▶ _Set exercise_: Update the records from the start through the line with "<instances>" by putting "Draw" in place of "Render" and changing nothing else. Please return only those lines, with the pictures left out.

Stored data entries:
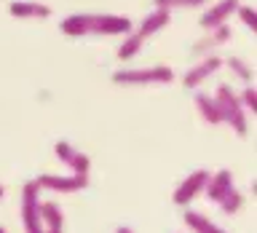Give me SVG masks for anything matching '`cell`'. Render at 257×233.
<instances>
[{"label": "cell", "mask_w": 257, "mask_h": 233, "mask_svg": "<svg viewBox=\"0 0 257 233\" xmlns=\"http://www.w3.org/2000/svg\"><path fill=\"white\" fill-rule=\"evenodd\" d=\"M59 30L70 38H83V35H126L134 30L132 19L118 14H72L62 19Z\"/></svg>", "instance_id": "6da1fadb"}, {"label": "cell", "mask_w": 257, "mask_h": 233, "mask_svg": "<svg viewBox=\"0 0 257 233\" xmlns=\"http://www.w3.org/2000/svg\"><path fill=\"white\" fill-rule=\"evenodd\" d=\"M40 220H43L46 230L64 228V212L56 201H40Z\"/></svg>", "instance_id": "9a60e30c"}, {"label": "cell", "mask_w": 257, "mask_h": 233, "mask_svg": "<svg viewBox=\"0 0 257 233\" xmlns=\"http://www.w3.org/2000/svg\"><path fill=\"white\" fill-rule=\"evenodd\" d=\"M40 190H54V193H78L88 188V174H70V177H62V174H40L38 180Z\"/></svg>", "instance_id": "8992f818"}, {"label": "cell", "mask_w": 257, "mask_h": 233, "mask_svg": "<svg viewBox=\"0 0 257 233\" xmlns=\"http://www.w3.org/2000/svg\"><path fill=\"white\" fill-rule=\"evenodd\" d=\"M8 11L16 19H46V16H51V8L43 3H32V0H14Z\"/></svg>", "instance_id": "8fae6325"}, {"label": "cell", "mask_w": 257, "mask_h": 233, "mask_svg": "<svg viewBox=\"0 0 257 233\" xmlns=\"http://www.w3.org/2000/svg\"><path fill=\"white\" fill-rule=\"evenodd\" d=\"M238 6H241L238 0H217V3L209 8L204 16H201V27H204V30L220 27V24H225L233 14H236V8H238Z\"/></svg>", "instance_id": "9c48e42d"}, {"label": "cell", "mask_w": 257, "mask_h": 233, "mask_svg": "<svg viewBox=\"0 0 257 233\" xmlns=\"http://www.w3.org/2000/svg\"><path fill=\"white\" fill-rule=\"evenodd\" d=\"M193 102H196V110H198V115L206 121L209 126H217V124H222V118H220V110H217V102H214V96H209L204 91H198L196 96H193Z\"/></svg>", "instance_id": "5bb4252c"}, {"label": "cell", "mask_w": 257, "mask_h": 233, "mask_svg": "<svg viewBox=\"0 0 257 233\" xmlns=\"http://www.w3.org/2000/svg\"><path fill=\"white\" fill-rule=\"evenodd\" d=\"M115 233H134V228H128V225H120V228Z\"/></svg>", "instance_id": "603a6c76"}, {"label": "cell", "mask_w": 257, "mask_h": 233, "mask_svg": "<svg viewBox=\"0 0 257 233\" xmlns=\"http://www.w3.org/2000/svg\"><path fill=\"white\" fill-rule=\"evenodd\" d=\"M236 14H238V19L244 22L249 30H254V27H257V16H254V8H252V6H238V8H236Z\"/></svg>", "instance_id": "7402d4cb"}, {"label": "cell", "mask_w": 257, "mask_h": 233, "mask_svg": "<svg viewBox=\"0 0 257 233\" xmlns=\"http://www.w3.org/2000/svg\"><path fill=\"white\" fill-rule=\"evenodd\" d=\"M169 19H172V11H166V8H156V11L148 14V16L140 22V30H137V32H140V35L148 40L150 35H156V32L164 30L166 24H169Z\"/></svg>", "instance_id": "7c38bea8"}, {"label": "cell", "mask_w": 257, "mask_h": 233, "mask_svg": "<svg viewBox=\"0 0 257 233\" xmlns=\"http://www.w3.org/2000/svg\"><path fill=\"white\" fill-rule=\"evenodd\" d=\"M214 102H217V110H220V118L225 124H228L238 137H246L249 124H246V112L238 102V94L233 91L228 83H220L217 86V94H214Z\"/></svg>", "instance_id": "3957f363"}, {"label": "cell", "mask_w": 257, "mask_h": 233, "mask_svg": "<svg viewBox=\"0 0 257 233\" xmlns=\"http://www.w3.org/2000/svg\"><path fill=\"white\" fill-rule=\"evenodd\" d=\"M156 8H166V11H174V8H198L204 6L206 0H153Z\"/></svg>", "instance_id": "ffe728a7"}, {"label": "cell", "mask_w": 257, "mask_h": 233, "mask_svg": "<svg viewBox=\"0 0 257 233\" xmlns=\"http://www.w3.org/2000/svg\"><path fill=\"white\" fill-rule=\"evenodd\" d=\"M174 80V70L166 64L156 67H126L112 72V83L118 86H166Z\"/></svg>", "instance_id": "7a4b0ae2"}, {"label": "cell", "mask_w": 257, "mask_h": 233, "mask_svg": "<svg viewBox=\"0 0 257 233\" xmlns=\"http://www.w3.org/2000/svg\"><path fill=\"white\" fill-rule=\"evenodd\" d=\"M238 102H241V107H246L249 112H257V91H254L252 83H246V88L238 94Z\"/></svg>", "instance_id": "44dd1931"}, {"label": "cell", "mask_w": 257, "mask_h": 233, "mask_svg": "<svg viewBox=\"0 0 257 233\" xmlns=\"http://www.w3.org/2000/svg\"><path fill=\"white\" fill-rule=\"evenodd\" d=\"M228 67L236 72V75L244 80V83H252V78H254V72H252V67L244 62V59H238V56H228Z\"/></svg>", "instance_id": "d6986e66"}, {"label": "cell", "mask_w": 257, "mask_h": 233, "mask_svg": "<svg viewBox=\"0 0 257 233\" xmlns=\"http://www.w3.org/2000/svg\"><path fill=\"white\" fill-rule=\"evenodd\" d=\"M185 225L193 230V233H228V230H222V228H217V225L209 220L206 214H201V212H185Z\"/></svg>", "instance_id": "2e32d148"}, {"label": "cell", "mask_w": 257, "mask_h": 233, "mask_svg": "<svg viewBox=\"0 0 257 233\" xmlns=\"http://www.w3.org/2000/svg\"><path fill=\"white\" fill-rule=\"evenodd\" d=\"M236 185H233V174L228 172V169H220V172H214V174H209V180L204 185V193L209 196V201H220L225 193H230Z\"/></svg>", "instance_id": "30bf717a"}, {"label": "cell", "mask_w": 257, "mask_h": 233, "mask_svg": "<svg viewBox=\"0 0 257 233\" xmlns=\"http://www.w3.org/2000/svg\"><path fill=\"white\" fill-rule=\"evenodd\" d=\"M3 193H6V190H3V185H0V198H3Z\"/></svg>", "instance_id": "d4e9b609"}, {"label": "cell", "mask_w": 257, "mask_h": 233, "mask_svg": "<svg viewBox=\"0 0 257 233\" xmlns=\"http://www.w3.org/2000/svg\"><path fill=\"white\" fill-rule=\"evenodd\" d=\"M43 233H64L62 228H54V230H43Z\"/></svg>", "instance_id": "cb8c5ba5"}, {"label": "cell", "mask_w": 257, "mask_h": 233, "mask_svg": "<svg viewBox=\"0 0 257 233\" xmlns=\"http://www.w3.org/2000/svg\"><path fill=\"white\" fill-rule=\"evenodd\" d=\"M142 46H145V38L140 35V32H126L123 43L118 46V59H120V62L134 59V56L142 51Z\"/></svg>", "instance_id": "e0dca14e"}, {"label": "cell", "mask_w": 257, "mask_h": 233, "mask_svg": "<svg viewBox=\"0 0 257 233\" xmlns=\"http://www.w3.org/2000/svg\"><path fill=\"white\" fill-rule=\"evenodd\" d=\"M206 180H209V172L206 169H198V172H190L185 180L177 185V190H174V196H172V201L177 206H188V204H193V201L198 198V193H204V185H206Z\"/></svg>", "instance_id": "5b68a950"}, {"label": "cell", "mask_w": 257, "mask_h": 233, "mask_svg": "<svg viewBox=\"0 0 257 233\" xmlns=\"http://www.w3.org/2000/svg\"><path fill=\"white\" fill-rule=\"evenodd\" d=\"M220 67H222V59L214 56V54H209V56H204V59H198V64H193V67L185 72L182 86L185 88H196L198 83H204L206 78H212Z\"/></svg>", "instance_id": "ba28073f"}, {"label": "cell", "mask_w": 257, "mask_h": 233, "mask_svg": "<svg viewBox=\"0 0 257 233\" xmlns=\"http://www.w3.org/2000/svg\"><path fill=\"white\" fill-rule=\"evenodd\" d=\"M54 153H56V158H59L62 164L70 166L72 174H88V172H91V158H88L86 153L75 150L70 142H64V140L56 142L54 145Z\"/></svg>", "instance_id": "52a82bcc"}, {"label": "cell", "mask_w": 257, "mask_h": 233, "mask_svg": "<svg viewBox=\"0 0 257 233\" xmlns=\"http://www.w3.org/2000/svg\"><path fill=\"white\" fill-rule=\"evenodd\" d=\"M22 222L24 233H43V220H40V185L32 180L22 188Z\"/></svg>", "instance_id": "277c9868"}, {"label": "cell", "mask_w": 257, "mask_h": 233, "mask_svg": "<svg viewBox=\"0 0 257 233\" xmlns=\"http://www.w3.org/2000/svg\"><path fill=\"white\" fill-rule=\"evenodd\" d=\"M0 233H6V228H0Z\"/></svg>", "instance_id": "484cf974"}, {"label": "cell", "mask_w": 257, "mask_h": 233, "mask_svg": "<svg viewBox=\"0 0 257 233\" xmlns=\"http://www.w3.org/2000/svg\"><path fill=\"white\" fill-rule=\"evenodd\" d=\"M228 40H230V27L228 24H220V27H214L212 32H209V38H201L198 43H193V54H206L217 46L228 43Z\"/></svg>", "instance_id": "4fadbf2b"}, {"label": "cell", "mask_w": 257, "mask_h": 233, "mask_svg": "<svg viewBox=\"0 0 257 233\" xmlns=\"http://www.w3.org/2000/svg\"><path fill=\"white\" fill-rule=\"evenodd\" d=\"M217 204H220V209H222L225 214H236V212L244 209V193H241L238 188H233L230 193H225Z\"/></svg>", "instance_id": "ac0fdd59"}]
</instances>
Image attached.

▶ _Output of the task_:
Give me SVG masks for anything matching '`cell`'. Draw at 257×233.
<instances>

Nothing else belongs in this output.